Here’s an excerpt from last week’s State v. Rankin (N.C. App.) (some paragraph breaks added):
[D]efendant argues that the trial court erred by allowing the State to present evidence identifying defendant and a witness as Muslim. This argument is without merit.
The State presented recordings of certain phone calls made by defendant to Chantay Brown, a woman with whom he had been involved in the past. Brown’s initial testimony provided defendant with an alibi for the time of the murder; however, she later retracted that statement and testified that defendant asked her via calls and letters to provide him with an alibi for the time of the crime.
Defendant argues that this unfairly prejudiced the jury against him, as the jury could well have anti-Muslim beliefs, and that any probative value of the evidence was outweighed by its prejudicial effect. This argument is based on Rule 403 of the North Carolina Rules of Evidence …[:] “[a]lthough relevant, evidence may be excluded if its probative value is substantially outweighed by the danger of unfair prejudice[.]” [This is a common provision, and tracks the Federal Rules of Evidence. -EV]
Whether to exclude evidence pursuant to Rule 403 is a matter left to the sound discretion of the trial court. A ruling by the trial court will be reversed for an abuse of discretion only upon a showing that the ruling was so arbitrary that it could not have been the result of a reasoned decision….
[R]elevant evidence is “evidence having any tendency to make the existence of any fact that is of consequence to the determination of the action more probable or less probable than it would be without the evidence.” Evidence that a defendant attempted to procure a false alibi from a witness is certainly relevant. The question, then, is whether the prejudicial effect of this information outweighed its relevance.
Defendant simply states that the jury probably had an anti-Islamic bias. Aside from the fact that a Bible was in the jury room, however, defendant presents no evidence to support this statement. Further, Brown testified that, per her religious beliefs, when defendant asked her to provide an alibi for him, she felt obligated to do so, which is why she initially testified that he had been with her at the time of the murder.
When the State asked her during voir dire whether her religious beliefs and the fact that defendant was of the same faith affected the way she reacted to defendant’s request, she testified: “You’re supposed to help them, assist them, if you can. You’re supposed to help him.
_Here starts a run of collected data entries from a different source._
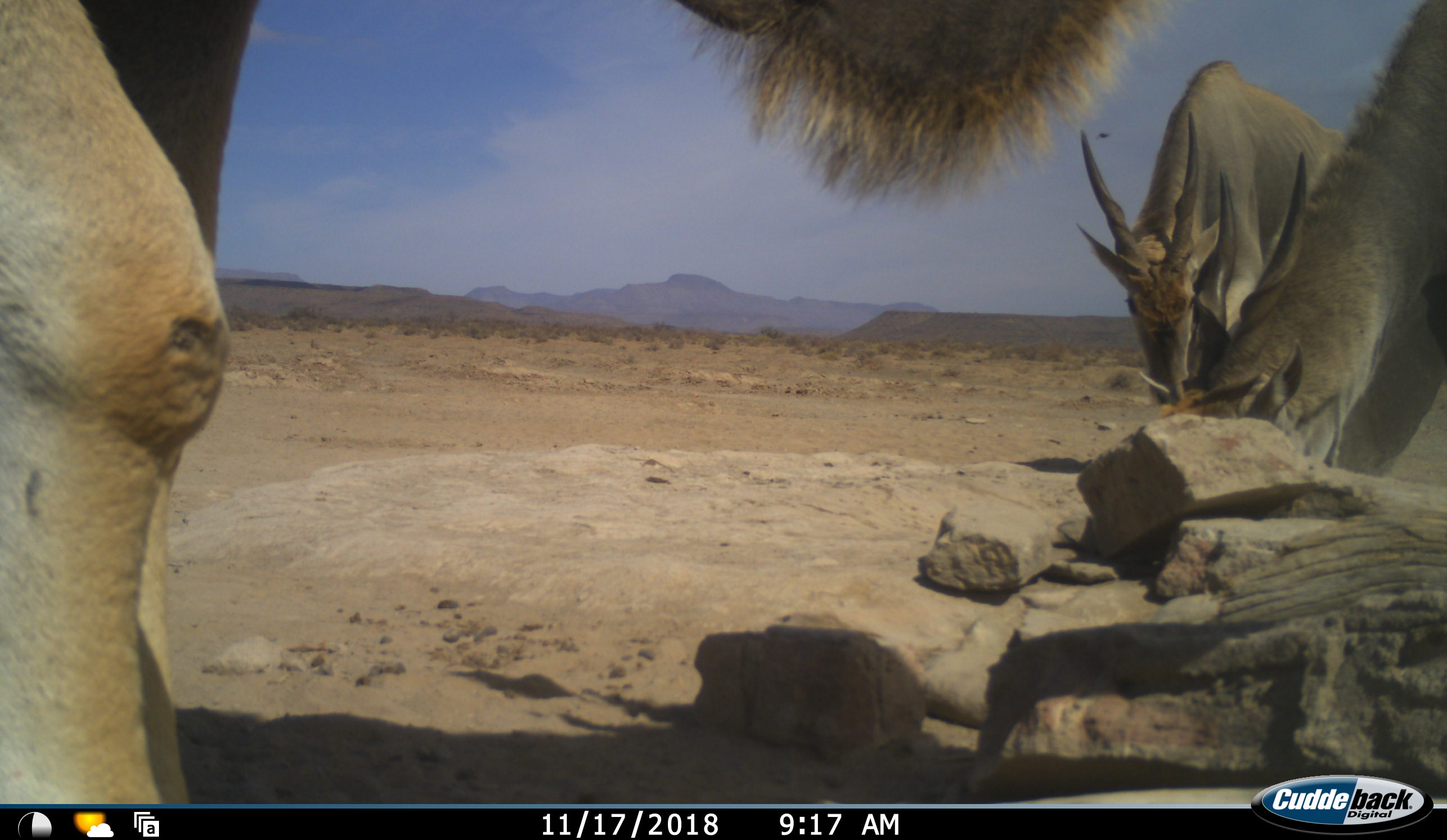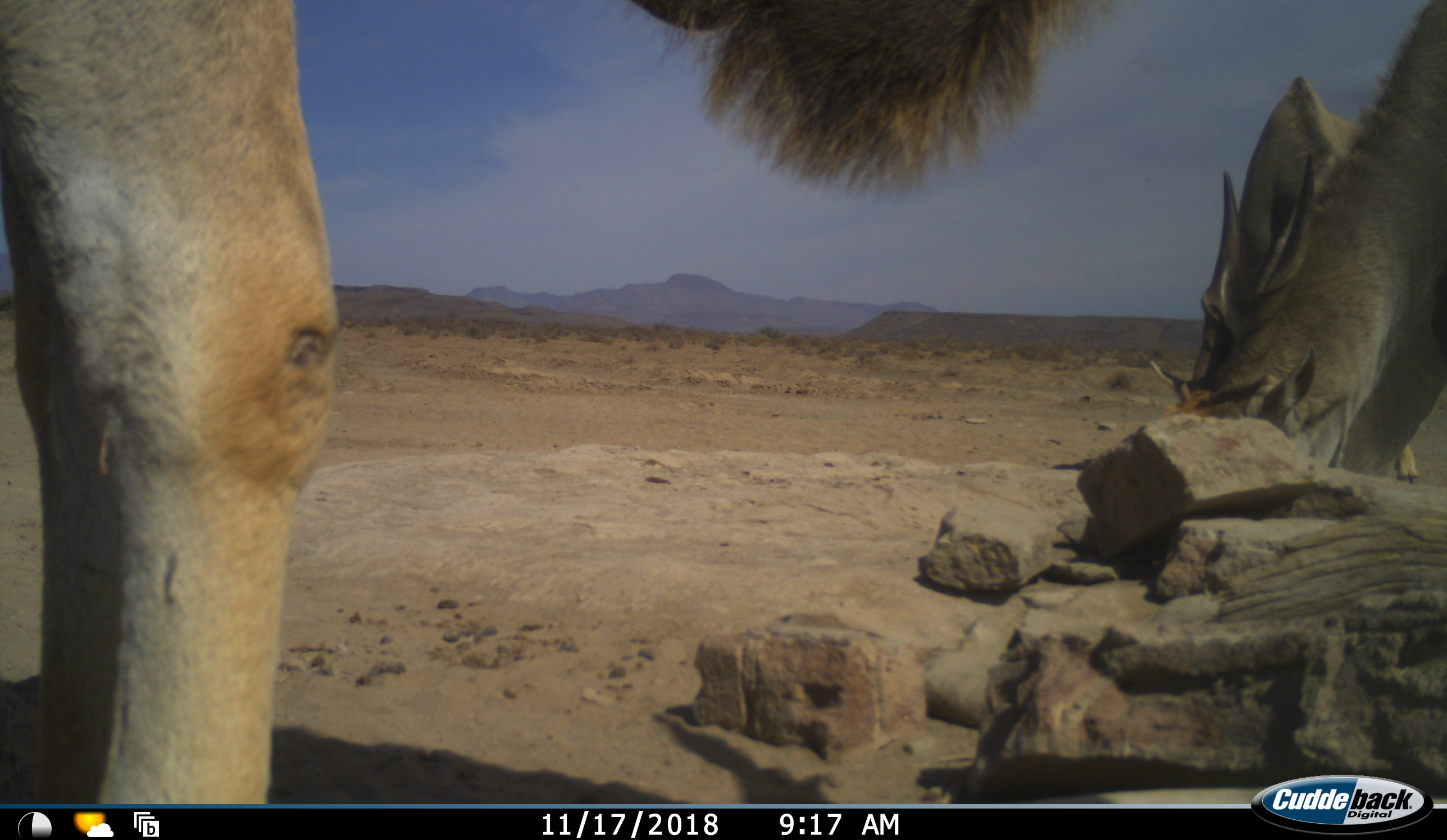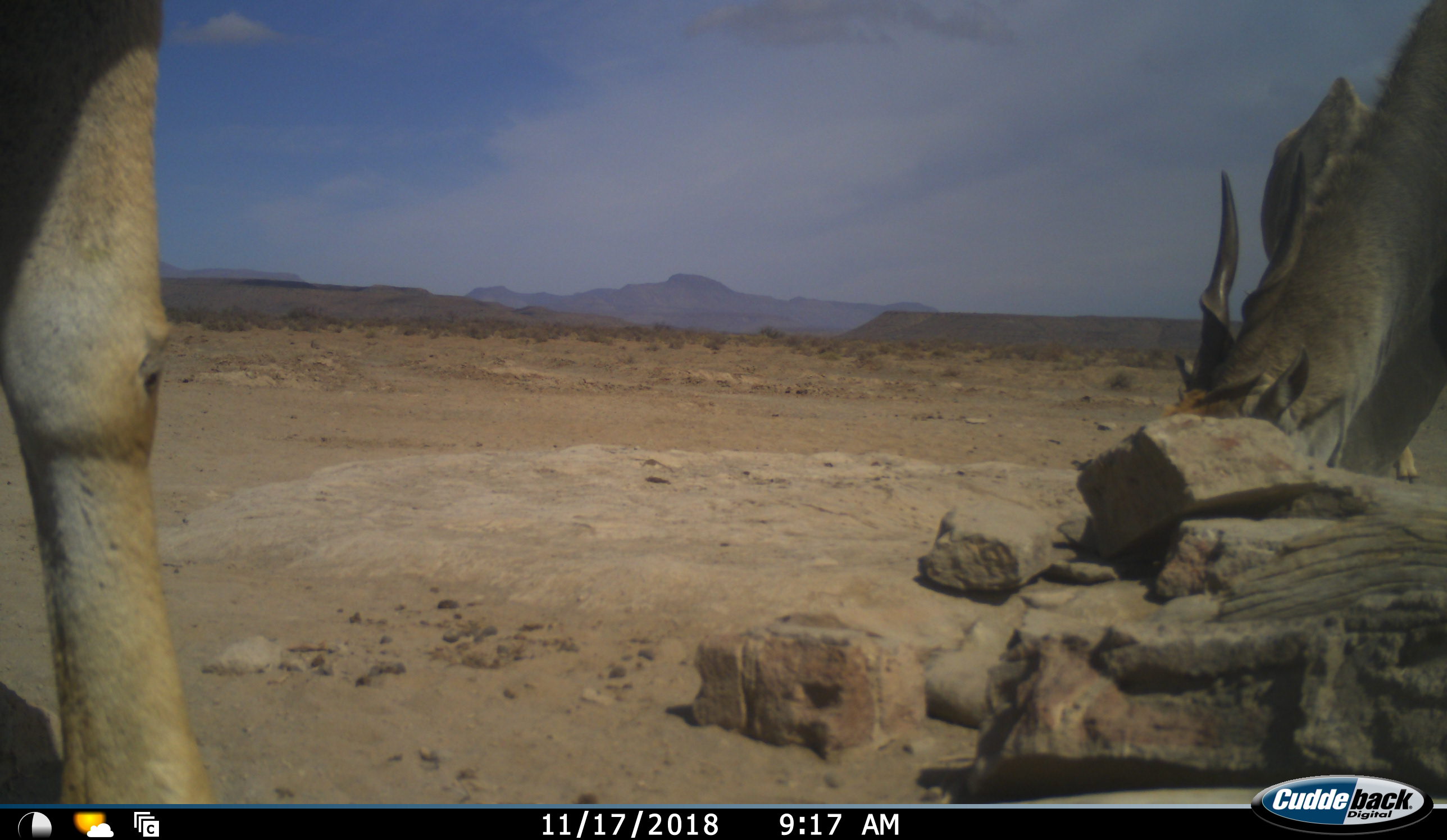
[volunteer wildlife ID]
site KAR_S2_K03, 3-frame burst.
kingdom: Animalia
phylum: Chordata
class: Mammalia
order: Artiodactyla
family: Bovidae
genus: Tragelaphus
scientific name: Tragelaphus oryx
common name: eland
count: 3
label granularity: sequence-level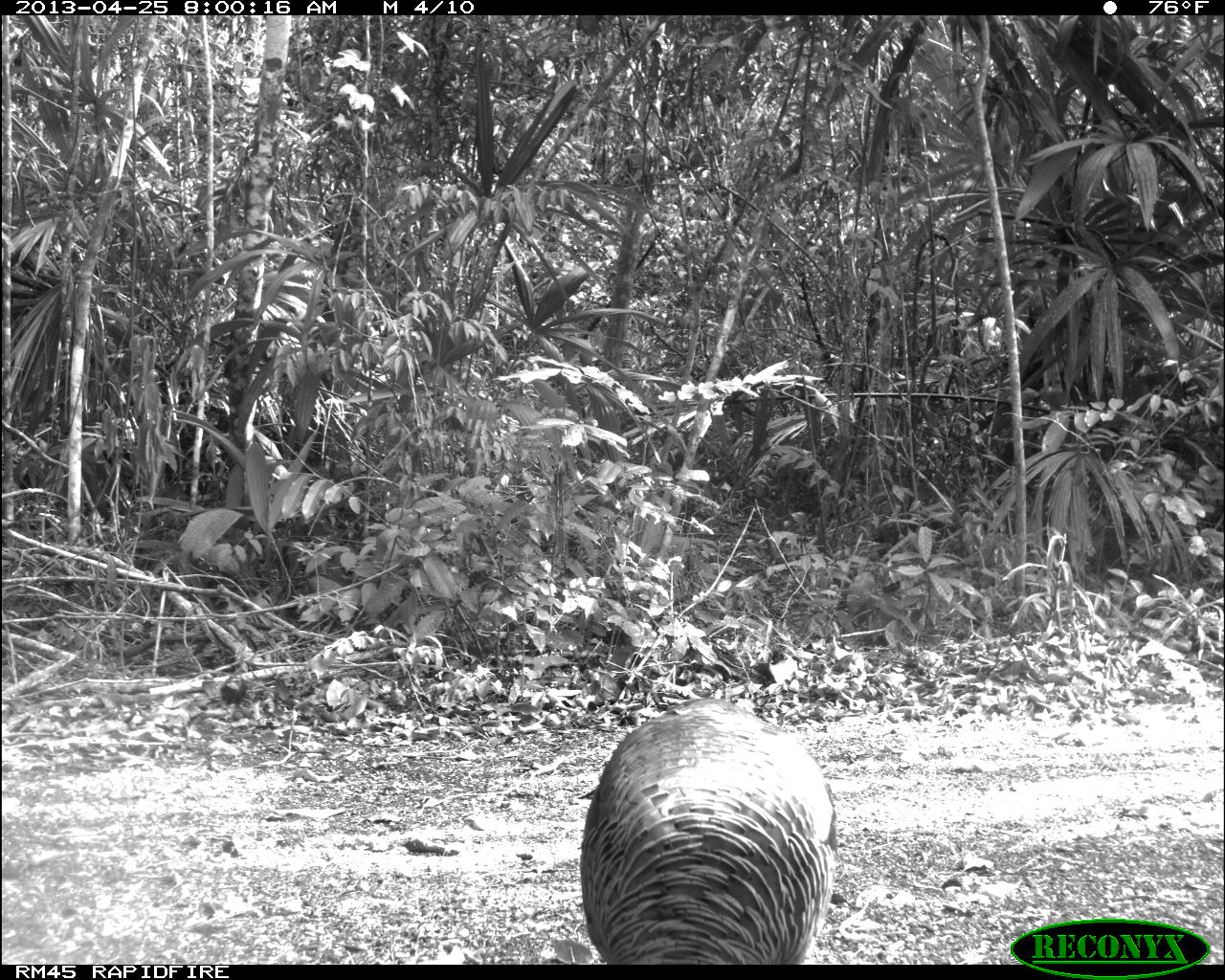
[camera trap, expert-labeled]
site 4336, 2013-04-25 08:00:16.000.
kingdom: Animalia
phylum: Chordata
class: Aves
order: Galliformes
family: Phasianidae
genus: Meleagris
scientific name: Meleagris ocellata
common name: ocellated turkey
Meleagris ocellata (ocellated turkey), count 1.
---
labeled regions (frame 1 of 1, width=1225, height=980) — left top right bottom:
meleagris ocellata: 577 695 837 964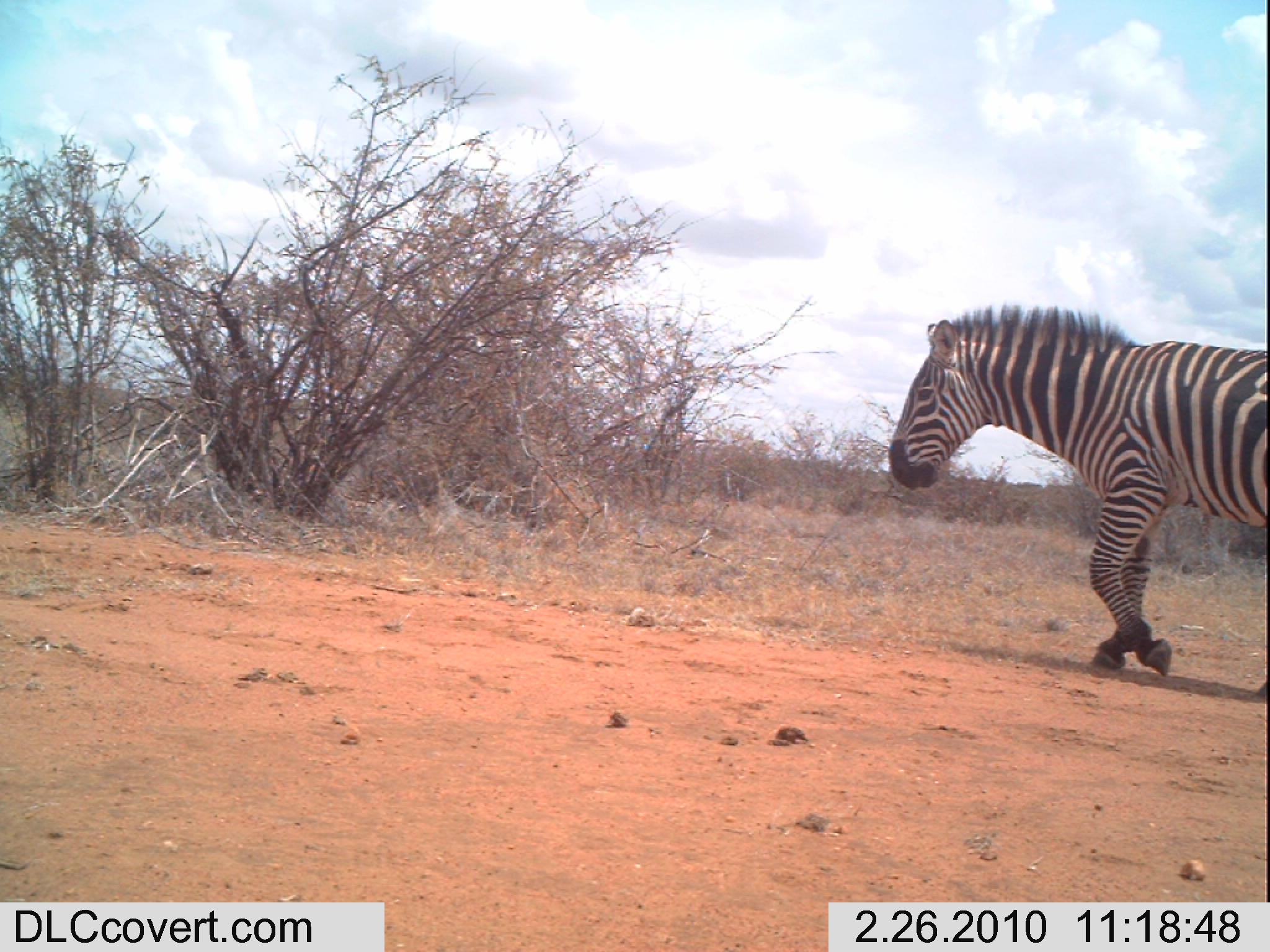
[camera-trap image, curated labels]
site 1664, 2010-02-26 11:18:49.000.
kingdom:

That’s why I did agree to help him.” After listening to Brown’s testimony and recordings of the phone calls between her and defendant out of the jury’s presence, the trial court concluded that “defendant was using his religion as a mechanism to try to get this witness to testify in his behalf, and actually commit perjury; that it is relevant for that purpose, and it is not being offeredas a means to showing credibility[.]”
The court then went through the calls again and told the State which portions of each call could be played for the jury, a process which eliminated significant portions of each call that the court considered “just discussions of faith and nothing to do with the trying to influence her.”
Given the care with which the trial court handled this evidence, and given the fact that defendant cannot show that, without this evidence, a different result would likely have been reached, this assignment of error is overruled.